Мы отошли от набережной и сели на скамейку в глубине парка, подальше от чужих ушей. Лида, видя, что разговор предстоит долгий и серьезный, тактично осталась у моря.
— Ты на последнем совещании правильно все разложил по танкам, — сказал он. — Но ты понимаешь, против чего ты на самом деле пошел? Вся доктрина глубокой наступательной операции, которую сейчас проталкивает Михаил Николаевич, строится не на артиллерии, а на танках. Он всерьез считает, что для прорыва подготовленной обороны достаточно создать плотность в тридцать-сорок орудий на километр фронта. А главный таран — это танковые валы. Сто, а лучше сто пятьдесят танков на километр!
Я слушал, и у меня по спине бежал холодок. Сто пятьдесят танков на километр… Теперь становился понятен этот «танковый психоз», эта безумная гонка за количеством в ущерб качеству, готовность клепать тысячи «картонных», слабовооруженных Т-26 и БТ. Только так можно было обеспечить на бумаге эти чудовищные, немыслимые цифры: ведь для реализации своих идей Тухачевскому нужно было 100–150 тысяч танков! Моя идея с дорогим, сложным, но хорошо защищенным Т-28 полностью ломала эту концепцию. Таких танков, как Т-28, никогда не сделать в нужном для этой теории количестве.
— В штабе сейчас глухое, злое недовольство, — продолжал Уборевич, глядя мне прямо в глаза. — Егоров тебя поддержал, но сам же теперь говорит, что ты своим решением прекратить массовый выпуск БТ и сократить программу по Т-26 «обезоруживаешь армию», лишаешь ее «главного наступательного инструмента». А это, знаешь ли, чревато! Пойми, Леонид, если завтра, не дай бог, случится какой-нибудь конфликт на границе, вроде КВЖД, и у нас не хватит танков, чтобы просто задавить противника числом, виноватым сделают тебя. Скажут: «Это Брежнев не дал армии танков».

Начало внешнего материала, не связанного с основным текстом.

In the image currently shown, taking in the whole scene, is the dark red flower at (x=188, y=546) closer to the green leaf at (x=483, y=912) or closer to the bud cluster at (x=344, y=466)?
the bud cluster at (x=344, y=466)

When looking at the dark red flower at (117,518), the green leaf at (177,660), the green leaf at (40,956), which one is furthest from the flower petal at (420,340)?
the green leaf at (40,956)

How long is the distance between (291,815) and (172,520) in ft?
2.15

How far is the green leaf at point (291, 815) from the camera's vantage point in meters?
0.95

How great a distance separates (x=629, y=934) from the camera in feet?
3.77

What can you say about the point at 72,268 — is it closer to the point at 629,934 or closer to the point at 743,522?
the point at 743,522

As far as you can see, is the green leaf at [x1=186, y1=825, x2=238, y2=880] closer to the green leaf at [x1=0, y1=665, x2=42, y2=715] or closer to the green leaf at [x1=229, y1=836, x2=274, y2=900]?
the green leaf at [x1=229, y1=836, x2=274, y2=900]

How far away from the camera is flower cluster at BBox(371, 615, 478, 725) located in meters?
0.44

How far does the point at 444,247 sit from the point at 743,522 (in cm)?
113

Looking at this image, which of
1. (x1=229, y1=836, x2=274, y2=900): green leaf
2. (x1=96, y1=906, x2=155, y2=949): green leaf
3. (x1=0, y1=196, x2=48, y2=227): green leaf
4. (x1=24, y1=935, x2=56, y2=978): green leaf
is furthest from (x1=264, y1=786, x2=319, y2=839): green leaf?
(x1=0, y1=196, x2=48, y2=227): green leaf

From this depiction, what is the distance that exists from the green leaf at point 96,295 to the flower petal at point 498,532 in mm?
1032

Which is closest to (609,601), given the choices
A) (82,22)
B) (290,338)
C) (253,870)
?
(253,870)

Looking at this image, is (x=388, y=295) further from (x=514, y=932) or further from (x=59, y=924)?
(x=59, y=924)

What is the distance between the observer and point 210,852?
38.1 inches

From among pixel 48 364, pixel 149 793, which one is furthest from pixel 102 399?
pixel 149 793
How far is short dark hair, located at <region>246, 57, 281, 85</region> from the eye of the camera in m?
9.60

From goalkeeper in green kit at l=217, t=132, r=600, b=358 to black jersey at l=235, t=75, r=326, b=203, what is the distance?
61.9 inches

— Ну, то есть они собираются давить противника числом, отправляя в атаку тысячи гробов на гусеницах? — жестко спросил я.
— Они собираются выполнять приказ, — устало ответил он. — А приказ требует наступать. И вот тут вторая проблема. Нас до сих пор учат наступать плотными стрелковыми цепями. Как в Гражданскую. Как под Верденом.
Нда, стратеги… Стрелковые цепи, ну надо же! От этой убийственной тактики отказались все армии мира еще в середине Первой мировой, после того как целые дивизии были выкошены за считанные минуты огнем пулеметов. Наступать в современной войне можно только перекатами, под прикрытием огня, штурмовыми группами, насыщенными автоматическим оружием. А Тухачевский, теоретик «глубокой операции», собирался гнать нашу пехоту на пулеметы в цепях, как в русско-японскую.
— А чтобы поддержать эти цепи, — с горькой иронией добавил Уборевич, — Михаил Николаевич всерьез проталкивает идею массового строительства «танков второго эшелона». Слышал? Знаешь, что это такое? Обычные сельскохозяйственные трактора «Коммунар» и «Сталинец», обшитые листами котельного железа. Дешево и сердито. Тысячи таких суррогатов, по его мысли, должны идти за настоящими танками, создавая у противника иллюзию массовой атаки.